Fluctuations and Pseudo Long Range Dependence in Network Flows: A Non-Stationary Poisson Process Model

TL;DR

This paper introduces a non-stationary Poisson process model to explain the varying fluctuation scaling laws in complex network flows, linking them to external/internal forces and pseudo long-range dependence.

Contribution

It provides an analytical framework for understanding non-universal fluctuation scaling and its relation to pseudo long-range dependence in network systems.

Findings

The scaling exponent varies between 1/2 and 1 depending on system factors.

The model captures crossover behavior in fluctuation scaling.

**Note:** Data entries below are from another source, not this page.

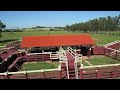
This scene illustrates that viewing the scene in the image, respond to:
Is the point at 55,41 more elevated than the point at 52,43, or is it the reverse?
the point at 55,41

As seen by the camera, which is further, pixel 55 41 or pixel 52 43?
pixel 55 41

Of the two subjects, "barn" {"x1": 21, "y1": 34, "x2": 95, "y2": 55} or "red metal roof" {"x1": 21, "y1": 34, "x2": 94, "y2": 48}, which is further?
"red metal roof" {"x1": 21, "y1": 34, "x2": 94, "y2": 48}

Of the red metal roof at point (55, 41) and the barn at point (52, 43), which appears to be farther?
the red metal roof at point (55, 41)
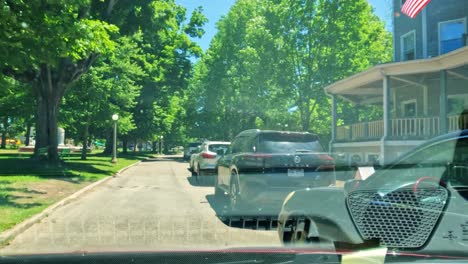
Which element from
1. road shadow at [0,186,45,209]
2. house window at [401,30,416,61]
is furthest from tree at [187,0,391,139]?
road shadow at [0,186,45,209]

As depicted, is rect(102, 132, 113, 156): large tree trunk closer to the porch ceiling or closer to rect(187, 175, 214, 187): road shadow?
the porch ceiling

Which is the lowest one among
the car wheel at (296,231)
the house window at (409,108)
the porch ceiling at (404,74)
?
the car wheel at (296,231)

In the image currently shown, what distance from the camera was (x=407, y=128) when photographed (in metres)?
19.3

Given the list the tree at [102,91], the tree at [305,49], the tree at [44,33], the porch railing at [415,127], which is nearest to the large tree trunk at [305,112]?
the tree at [305,49]

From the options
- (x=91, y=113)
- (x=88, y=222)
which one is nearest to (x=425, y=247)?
(x=88, y=222)

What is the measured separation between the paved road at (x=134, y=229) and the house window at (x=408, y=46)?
13.3 m

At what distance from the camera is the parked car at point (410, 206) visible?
2.97 metres

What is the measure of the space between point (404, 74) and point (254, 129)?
10.0m

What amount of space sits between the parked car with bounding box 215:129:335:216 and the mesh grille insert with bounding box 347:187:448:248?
242 inches

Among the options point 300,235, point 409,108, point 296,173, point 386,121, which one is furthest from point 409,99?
point 300,235

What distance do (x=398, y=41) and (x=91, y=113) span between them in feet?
53.4

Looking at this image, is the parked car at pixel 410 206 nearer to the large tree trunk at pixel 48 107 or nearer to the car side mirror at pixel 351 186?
the car side mirror at pixel 351 186

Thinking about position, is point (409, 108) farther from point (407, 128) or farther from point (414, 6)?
point (414, 6)

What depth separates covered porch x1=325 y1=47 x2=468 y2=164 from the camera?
17.2 metres
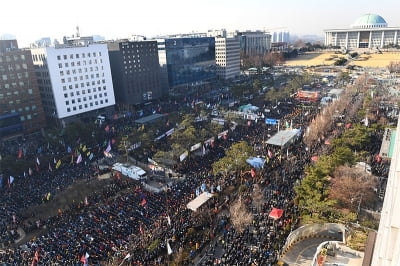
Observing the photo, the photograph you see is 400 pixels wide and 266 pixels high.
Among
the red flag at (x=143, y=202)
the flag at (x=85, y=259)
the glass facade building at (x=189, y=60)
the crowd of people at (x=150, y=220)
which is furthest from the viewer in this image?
the glass facade building at (x=189, y=60)

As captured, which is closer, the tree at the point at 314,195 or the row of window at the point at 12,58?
the tree at the point at 314,195

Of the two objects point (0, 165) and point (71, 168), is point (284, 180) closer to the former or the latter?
point (71, 168)

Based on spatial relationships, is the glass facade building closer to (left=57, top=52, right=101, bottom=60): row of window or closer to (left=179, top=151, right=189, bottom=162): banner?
(left=57, top=52, right=101, bottom=60): row of window

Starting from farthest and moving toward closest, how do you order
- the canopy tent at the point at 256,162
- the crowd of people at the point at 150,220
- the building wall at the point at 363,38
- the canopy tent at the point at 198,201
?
the building wall at the point at 363,38 < the canopy tent at the point at 256,162 < the canopy tent at the point at 198,201 < the crowd of people at the point at 150,220

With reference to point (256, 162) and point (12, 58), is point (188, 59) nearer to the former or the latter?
point (12, 58)

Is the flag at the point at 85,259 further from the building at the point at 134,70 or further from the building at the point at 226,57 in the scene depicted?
the building at the point at 226,57

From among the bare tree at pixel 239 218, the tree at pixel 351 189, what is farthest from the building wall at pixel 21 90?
the tree at pixel 351 189

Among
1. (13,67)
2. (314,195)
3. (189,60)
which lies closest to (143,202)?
(314,195)

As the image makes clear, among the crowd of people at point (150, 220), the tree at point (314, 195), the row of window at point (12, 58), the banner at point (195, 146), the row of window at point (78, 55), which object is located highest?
the row of window at point (12, 58)
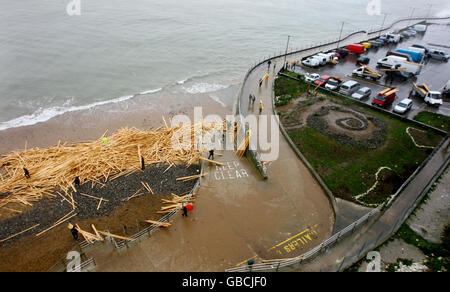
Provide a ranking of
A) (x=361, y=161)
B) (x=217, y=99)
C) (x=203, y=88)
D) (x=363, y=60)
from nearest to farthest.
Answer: (x=361, y=161)
(x=217, y=99)
(x=203, y=88)
(x=363, y=60)

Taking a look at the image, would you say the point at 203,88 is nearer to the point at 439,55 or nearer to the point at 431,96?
the point at 431,96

Numerical experiments confirm the model's ability to reproduce multi-scaling phenomena.

Abstract

In the study of complex networks (systems), the scaling phenomenon of flow fluctuations refers to a certain power-law between the mean flux (activity) $<F_i>$ of the $i$th node and its variance $\sigma_i$ as $\sigma_i \propto < F_{i} > ^{\alpha}$. Such scaling laws are found to be prevalent both in natural and man-made network systems, but our understanding of their origins still remains limited. In this paper, a non-stationary Poisson process model is proposed to give an analytical explanation of the non-universal scaling phenomenon: the exponent $\alpha$ varies between 1/2 and 1 depending on the size of sampling time window and the relative strength of the external/internal driven forces of the systems. The crossover behavior and the relation of fluctuation scaling with pseudo long range dependence are also accounted for by the model. Numerical experiments show that the proposed model can recover the multi-scaling phenomenon.